**Metin alıntısı:**
13 Haziran 2011 Pazartesi

Eski-yenişehir


Eskişehir bir zamanlar gerçekten eski bir şehirdi ancak ne zaman ki Belediye Başkanı Prof. Yılmaz Büyükerşen'in sihirli parmakları şehre değdi artık bu şehre eski demeye dilim varmıyor doğrusu. Eskiden ailemle birlikte bir iki kez gitmiştim ancak aklımda kalan bulanık kahverengi akan ve kötü kokan bir nehir ve orduevi olmuştu. Oysa şimdi şehrin her köşesini hatırlıyorum hem de gülümsemeyle.

Herşeyden önce şunu belirtmeliyim ki, Sayın Büyükerşen sanki biraz Peter'den etkilenmiş gibi. Gondolları ile Venedik'e benzetilse de köprülerinin işlemeleri, köprü başlarındaki metal heykelleri, meydanları ile bana direk Petersburg'u anımsattı.

Yaptığı herşey şehre yakışmış doğrusu. Nehir temizlenmiş, trafik düzelmiş, kısaca şehir güzelleşmiş. Her ne kadar tramvay nedeniyle bazı caddeler trafiğe kapanmış, bazıları tek yön olmuşsa da (ki bu durum orada yaşayanlar göre trafiği arttırmış) bence trafiği arttırmak yerine halkı toplu taşıma yönlendirmiş. Bu da iyi birşey elbette.

Eskişehir tam dendiği gibi asker, memur ve öğrenci kenti. Heralde Türkiye'de yaşlılıktan ölüm oranının en az olduğu şehirdir. Zira öğrenci çok, yaş ortalaması düşük. Sokaklarda öyle en azından.

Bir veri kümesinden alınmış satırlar
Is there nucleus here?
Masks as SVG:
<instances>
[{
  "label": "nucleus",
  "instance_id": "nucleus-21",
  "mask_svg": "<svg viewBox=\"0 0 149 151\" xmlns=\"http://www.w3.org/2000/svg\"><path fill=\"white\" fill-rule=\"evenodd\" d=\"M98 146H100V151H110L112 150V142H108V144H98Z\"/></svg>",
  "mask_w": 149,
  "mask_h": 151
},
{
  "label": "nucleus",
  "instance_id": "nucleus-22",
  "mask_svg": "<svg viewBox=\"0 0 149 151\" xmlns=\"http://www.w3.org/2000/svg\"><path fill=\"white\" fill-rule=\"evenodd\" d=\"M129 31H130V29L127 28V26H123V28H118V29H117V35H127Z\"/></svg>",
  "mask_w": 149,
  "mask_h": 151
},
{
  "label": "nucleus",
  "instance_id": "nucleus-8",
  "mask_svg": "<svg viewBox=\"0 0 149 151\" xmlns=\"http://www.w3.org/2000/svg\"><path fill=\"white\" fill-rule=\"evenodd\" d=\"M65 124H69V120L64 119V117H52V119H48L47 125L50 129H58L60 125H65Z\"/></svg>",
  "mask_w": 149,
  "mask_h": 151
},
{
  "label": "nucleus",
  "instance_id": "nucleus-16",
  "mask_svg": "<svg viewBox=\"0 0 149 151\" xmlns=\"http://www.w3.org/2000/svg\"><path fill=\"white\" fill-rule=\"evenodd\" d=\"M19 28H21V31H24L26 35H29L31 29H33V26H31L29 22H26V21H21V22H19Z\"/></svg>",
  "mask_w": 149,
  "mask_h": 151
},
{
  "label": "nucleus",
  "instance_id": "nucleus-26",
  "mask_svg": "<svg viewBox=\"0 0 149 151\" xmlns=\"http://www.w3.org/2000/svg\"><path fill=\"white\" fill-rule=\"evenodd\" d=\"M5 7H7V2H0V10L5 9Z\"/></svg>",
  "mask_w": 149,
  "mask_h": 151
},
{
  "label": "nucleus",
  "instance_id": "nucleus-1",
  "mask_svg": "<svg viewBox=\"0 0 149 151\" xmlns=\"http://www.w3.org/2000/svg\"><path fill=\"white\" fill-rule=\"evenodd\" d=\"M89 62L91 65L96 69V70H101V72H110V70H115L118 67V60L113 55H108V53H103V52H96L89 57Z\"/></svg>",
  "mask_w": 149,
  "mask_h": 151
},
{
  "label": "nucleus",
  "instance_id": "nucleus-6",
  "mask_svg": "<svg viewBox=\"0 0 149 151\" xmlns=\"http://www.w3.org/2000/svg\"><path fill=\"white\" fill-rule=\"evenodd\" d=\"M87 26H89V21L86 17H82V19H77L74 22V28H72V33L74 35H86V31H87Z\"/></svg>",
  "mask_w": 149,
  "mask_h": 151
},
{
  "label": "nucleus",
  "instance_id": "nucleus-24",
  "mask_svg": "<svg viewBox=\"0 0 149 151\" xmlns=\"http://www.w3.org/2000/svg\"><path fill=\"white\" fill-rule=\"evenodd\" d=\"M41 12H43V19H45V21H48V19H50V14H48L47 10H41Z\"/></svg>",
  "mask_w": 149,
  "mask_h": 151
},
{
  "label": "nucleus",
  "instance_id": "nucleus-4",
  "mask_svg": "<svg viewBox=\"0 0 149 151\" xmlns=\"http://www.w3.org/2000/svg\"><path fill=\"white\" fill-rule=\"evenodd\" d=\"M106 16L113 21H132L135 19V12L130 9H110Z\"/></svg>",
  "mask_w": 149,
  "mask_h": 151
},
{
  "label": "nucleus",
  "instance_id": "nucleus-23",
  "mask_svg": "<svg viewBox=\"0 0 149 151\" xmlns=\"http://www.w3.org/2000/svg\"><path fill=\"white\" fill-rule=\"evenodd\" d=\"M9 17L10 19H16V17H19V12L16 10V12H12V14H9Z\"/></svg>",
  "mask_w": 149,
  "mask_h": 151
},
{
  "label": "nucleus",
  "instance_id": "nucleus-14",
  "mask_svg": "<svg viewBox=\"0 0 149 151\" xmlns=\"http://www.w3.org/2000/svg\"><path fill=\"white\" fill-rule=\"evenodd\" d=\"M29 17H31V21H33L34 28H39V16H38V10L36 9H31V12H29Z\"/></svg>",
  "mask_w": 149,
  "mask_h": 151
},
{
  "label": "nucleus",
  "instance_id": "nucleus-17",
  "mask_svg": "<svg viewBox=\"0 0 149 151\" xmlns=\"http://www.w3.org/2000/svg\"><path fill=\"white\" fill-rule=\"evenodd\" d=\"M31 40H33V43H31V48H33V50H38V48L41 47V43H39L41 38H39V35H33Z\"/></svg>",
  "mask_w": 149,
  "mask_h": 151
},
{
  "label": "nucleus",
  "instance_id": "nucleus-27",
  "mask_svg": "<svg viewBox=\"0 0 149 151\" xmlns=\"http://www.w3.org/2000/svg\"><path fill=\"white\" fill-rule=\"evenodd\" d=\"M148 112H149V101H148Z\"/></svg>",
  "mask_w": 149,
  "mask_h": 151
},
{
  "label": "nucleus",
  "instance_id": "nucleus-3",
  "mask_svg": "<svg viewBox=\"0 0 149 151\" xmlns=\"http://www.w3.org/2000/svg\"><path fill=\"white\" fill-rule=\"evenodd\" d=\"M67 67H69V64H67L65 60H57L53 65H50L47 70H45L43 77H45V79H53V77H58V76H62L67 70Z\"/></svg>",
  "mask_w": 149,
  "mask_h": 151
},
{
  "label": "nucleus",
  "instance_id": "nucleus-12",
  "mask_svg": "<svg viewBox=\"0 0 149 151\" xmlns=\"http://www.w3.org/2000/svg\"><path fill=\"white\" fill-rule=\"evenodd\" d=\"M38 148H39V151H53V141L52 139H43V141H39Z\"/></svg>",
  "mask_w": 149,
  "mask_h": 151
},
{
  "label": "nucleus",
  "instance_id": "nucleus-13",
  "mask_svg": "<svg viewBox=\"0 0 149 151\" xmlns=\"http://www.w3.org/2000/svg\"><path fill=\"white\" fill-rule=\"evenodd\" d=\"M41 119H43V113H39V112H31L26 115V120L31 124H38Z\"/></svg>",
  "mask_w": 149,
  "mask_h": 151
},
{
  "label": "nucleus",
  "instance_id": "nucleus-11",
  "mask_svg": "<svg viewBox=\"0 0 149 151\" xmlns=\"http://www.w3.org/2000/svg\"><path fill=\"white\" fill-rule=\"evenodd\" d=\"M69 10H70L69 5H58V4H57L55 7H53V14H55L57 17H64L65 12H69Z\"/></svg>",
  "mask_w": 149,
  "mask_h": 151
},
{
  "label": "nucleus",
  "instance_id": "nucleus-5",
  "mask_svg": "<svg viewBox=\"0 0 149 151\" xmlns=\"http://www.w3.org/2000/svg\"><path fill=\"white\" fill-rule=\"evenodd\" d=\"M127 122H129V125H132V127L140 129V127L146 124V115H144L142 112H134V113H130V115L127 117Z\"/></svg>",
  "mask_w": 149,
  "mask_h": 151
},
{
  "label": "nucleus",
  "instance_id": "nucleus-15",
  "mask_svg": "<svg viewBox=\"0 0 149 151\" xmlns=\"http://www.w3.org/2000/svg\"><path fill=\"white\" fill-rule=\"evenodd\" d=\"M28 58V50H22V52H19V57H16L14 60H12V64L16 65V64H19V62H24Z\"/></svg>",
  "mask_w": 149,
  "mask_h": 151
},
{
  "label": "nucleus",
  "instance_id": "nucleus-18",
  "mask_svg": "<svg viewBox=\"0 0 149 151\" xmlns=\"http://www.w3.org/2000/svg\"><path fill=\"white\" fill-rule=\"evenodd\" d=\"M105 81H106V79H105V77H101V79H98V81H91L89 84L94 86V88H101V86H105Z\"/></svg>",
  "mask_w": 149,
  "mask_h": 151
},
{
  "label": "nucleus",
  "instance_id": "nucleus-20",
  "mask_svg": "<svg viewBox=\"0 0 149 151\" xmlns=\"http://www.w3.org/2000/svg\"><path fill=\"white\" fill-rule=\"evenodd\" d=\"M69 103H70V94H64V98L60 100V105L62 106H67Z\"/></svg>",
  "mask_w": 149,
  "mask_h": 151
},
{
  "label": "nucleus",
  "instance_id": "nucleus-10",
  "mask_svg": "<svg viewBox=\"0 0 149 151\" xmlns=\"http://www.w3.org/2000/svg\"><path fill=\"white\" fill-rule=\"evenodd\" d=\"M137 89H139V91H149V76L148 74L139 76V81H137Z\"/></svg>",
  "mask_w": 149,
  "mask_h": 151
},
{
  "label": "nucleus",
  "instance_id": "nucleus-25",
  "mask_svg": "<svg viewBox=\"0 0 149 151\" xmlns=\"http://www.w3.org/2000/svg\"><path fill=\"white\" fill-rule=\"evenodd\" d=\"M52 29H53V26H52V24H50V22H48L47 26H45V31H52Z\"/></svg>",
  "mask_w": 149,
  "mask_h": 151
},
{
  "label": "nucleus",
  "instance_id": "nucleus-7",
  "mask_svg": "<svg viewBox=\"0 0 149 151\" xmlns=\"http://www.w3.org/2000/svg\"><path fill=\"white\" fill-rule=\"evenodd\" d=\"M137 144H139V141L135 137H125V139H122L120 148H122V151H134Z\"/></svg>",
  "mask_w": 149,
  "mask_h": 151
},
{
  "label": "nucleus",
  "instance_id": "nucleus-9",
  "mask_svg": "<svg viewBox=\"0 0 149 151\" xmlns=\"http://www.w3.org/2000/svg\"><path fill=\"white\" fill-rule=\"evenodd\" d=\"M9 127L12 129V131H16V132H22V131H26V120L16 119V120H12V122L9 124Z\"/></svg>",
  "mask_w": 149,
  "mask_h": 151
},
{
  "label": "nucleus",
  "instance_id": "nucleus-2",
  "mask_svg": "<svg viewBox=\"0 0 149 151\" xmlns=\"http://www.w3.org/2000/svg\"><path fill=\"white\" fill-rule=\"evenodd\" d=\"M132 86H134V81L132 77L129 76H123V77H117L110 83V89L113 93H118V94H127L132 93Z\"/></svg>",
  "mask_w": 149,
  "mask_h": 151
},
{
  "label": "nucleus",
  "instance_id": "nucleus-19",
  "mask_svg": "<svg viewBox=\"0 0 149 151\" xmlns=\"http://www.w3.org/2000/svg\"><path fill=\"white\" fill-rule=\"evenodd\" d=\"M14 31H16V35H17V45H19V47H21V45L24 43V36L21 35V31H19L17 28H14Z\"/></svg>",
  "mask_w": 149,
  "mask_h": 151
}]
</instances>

**Amaç 1:** Eskişehir yazısında "Eskişehir bir zamanlar" sözcüklerinden "direk Petersburg'u anımsattı." sözcüklerine kadar uzanan bölümü aynen kopyalayın.
**Amaç 2:** Eskişehir yazısına göre şehrin köprü işlemeleri, metal heykelleri ve meydanları yazara hangi şehri anımsatmıştır?
Bu satırların Eskişehir yazısıyla hiçbir ilgisi yoktur.

**Beklenen çıktı 1:**
Eskişehir bir zamanlar gerçekten eski bir şehirdi ancak ne zaman ki Belediye Başkanı Prof. Yılmaz Büyükerşen'in sihirli parmakları şehre değdi artık bu şehre eski demeye dilim varmıyor doğrusu. Eskiden ailemle birlikte bir iki kez gitmiştim ancak aklımda kalan bulanık kahverengi akan ve kötü kokan bir nehir ve orduevi olmuştu. Oysa şimdi şehrin her köşesini hatırlıyorum hem de gülümsemeyle.

Herşeyden önce şunu belirtmeliyim ki, Sayın Büyükerşen sanki biraz Peter'den etkilenmiş gibi. Gondolları ile Venedik'e benzetilse de köprülerinin işlemeleri, köprü başlarındaki metal heykelleri, meydanları ile bana direk Petersburg'u anımsattı.

**Beklenen çıktı 2:** Petersburg'u anımsatmıştır.